Thank you, Chair Gensler, and thank you to my fellow Commissioners. The need for increased regulatory oversight of the security-based swap market became abundantly clear following the 2008 financial crisis, in which security-based swaps played a central role. In the years since, we have continued to see fraud and misconduct in that market, often in new, complex, and evolving forms. In the wake of the crisis, Title VII of the Dodd-Frank Wall Street Reform and Consumer Protection Act accorded additional regulatory authority to the SEC, including to implement the security-based swap registration and reporting framework that was finalized in the fall of 2020. Since then, as we have worked to implement our Title VII mandate, we have been reminded periodically of the continuing importance of the security-based swap market, including how events in that market can reverberate throughout the financial system.
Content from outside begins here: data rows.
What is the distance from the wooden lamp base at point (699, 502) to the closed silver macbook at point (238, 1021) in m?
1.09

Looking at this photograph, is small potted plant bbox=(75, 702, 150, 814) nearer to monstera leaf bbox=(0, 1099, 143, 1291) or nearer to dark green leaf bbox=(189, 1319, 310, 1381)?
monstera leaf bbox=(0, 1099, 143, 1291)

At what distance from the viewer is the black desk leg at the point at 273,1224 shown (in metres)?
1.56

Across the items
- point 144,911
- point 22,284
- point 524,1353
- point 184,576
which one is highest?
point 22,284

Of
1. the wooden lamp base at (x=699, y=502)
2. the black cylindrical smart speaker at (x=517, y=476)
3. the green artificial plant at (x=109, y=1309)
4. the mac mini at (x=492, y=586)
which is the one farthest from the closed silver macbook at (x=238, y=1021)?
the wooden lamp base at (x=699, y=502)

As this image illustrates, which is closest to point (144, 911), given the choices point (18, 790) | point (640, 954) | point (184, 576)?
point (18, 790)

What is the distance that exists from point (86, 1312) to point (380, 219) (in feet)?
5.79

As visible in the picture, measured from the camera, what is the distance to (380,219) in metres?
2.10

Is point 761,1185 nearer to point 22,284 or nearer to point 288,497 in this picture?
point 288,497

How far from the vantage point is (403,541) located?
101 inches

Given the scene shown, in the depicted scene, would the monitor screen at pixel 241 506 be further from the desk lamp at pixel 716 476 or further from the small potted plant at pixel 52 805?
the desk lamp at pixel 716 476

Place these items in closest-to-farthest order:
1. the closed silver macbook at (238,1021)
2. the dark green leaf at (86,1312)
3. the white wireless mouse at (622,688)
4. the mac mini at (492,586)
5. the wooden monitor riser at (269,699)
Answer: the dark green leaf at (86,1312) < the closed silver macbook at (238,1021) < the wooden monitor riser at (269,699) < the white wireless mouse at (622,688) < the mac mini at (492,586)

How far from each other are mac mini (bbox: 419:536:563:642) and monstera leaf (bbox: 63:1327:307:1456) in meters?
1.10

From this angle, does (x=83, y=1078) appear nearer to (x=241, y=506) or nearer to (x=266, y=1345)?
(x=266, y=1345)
As my colleagues have explained, this rulemaking consists of two new rules relating to fraud, manipulation, and deception in the security-based swap market. First, Rule 9j-1 would fulfill our statutory mandate to define, and prescribe means reasonably designed to prevent, fraudulent, manipulative, and deceptive behavior in connection with security-based swaps. This anti-fraud rule takes into account the features fundamental to a security-based swap and the broad definitions of “purchase” and “sale” under the relevant statutes. Among other types of misconduct, the rule should help address manufactured credit events and other opportunistic strategies in the credit derivatives market. The rule would also provide additional specificity and precision regarding the application of existing antifraud and anti-manipulation laws to other types of misconduct. This clarity should enhance the SEC’s oversight of this market, and benefit market participants of all types.
We are also adopting a new rule prohibiting undue influence over the Chief Compliance Officers (CCOs) of security-based swap dealers and major security-based swap participants. CCOs play a crucial role in promoting entities’ compliance with all of the federal securities laws. This is no different in the security-based swap market. The rule is designed to safeguard the independence and objectivity of a security-based swap entity’s CCO by preventing the personnel of that entity from taking actions to coerce, mislead, or otherwise interfere with the CCO. This common-sense safeguard should help empower and support CCOs in establishing a strong and committed culture of compliance among securities-based swap entities as they begin to fulfill their obligations under the Title VII regulatory framework.
I would like to echo my fellow Commissioners in thanking all of the staff who worked on these two rules. In particular, I’d like to thank the staff in the Division of Trading and Markets, the Office of General Counsel, the Division of Economic and Risk Analysis, and the Division of Enforcement. I truly appreciate your hard work, expertise, and dedication, as well as your responsiveness to my questions and the time spent on calls with me and my staff. This is an important rulemaking that should help promote the integrity of the security-based swap markets, and I am pleased to support it.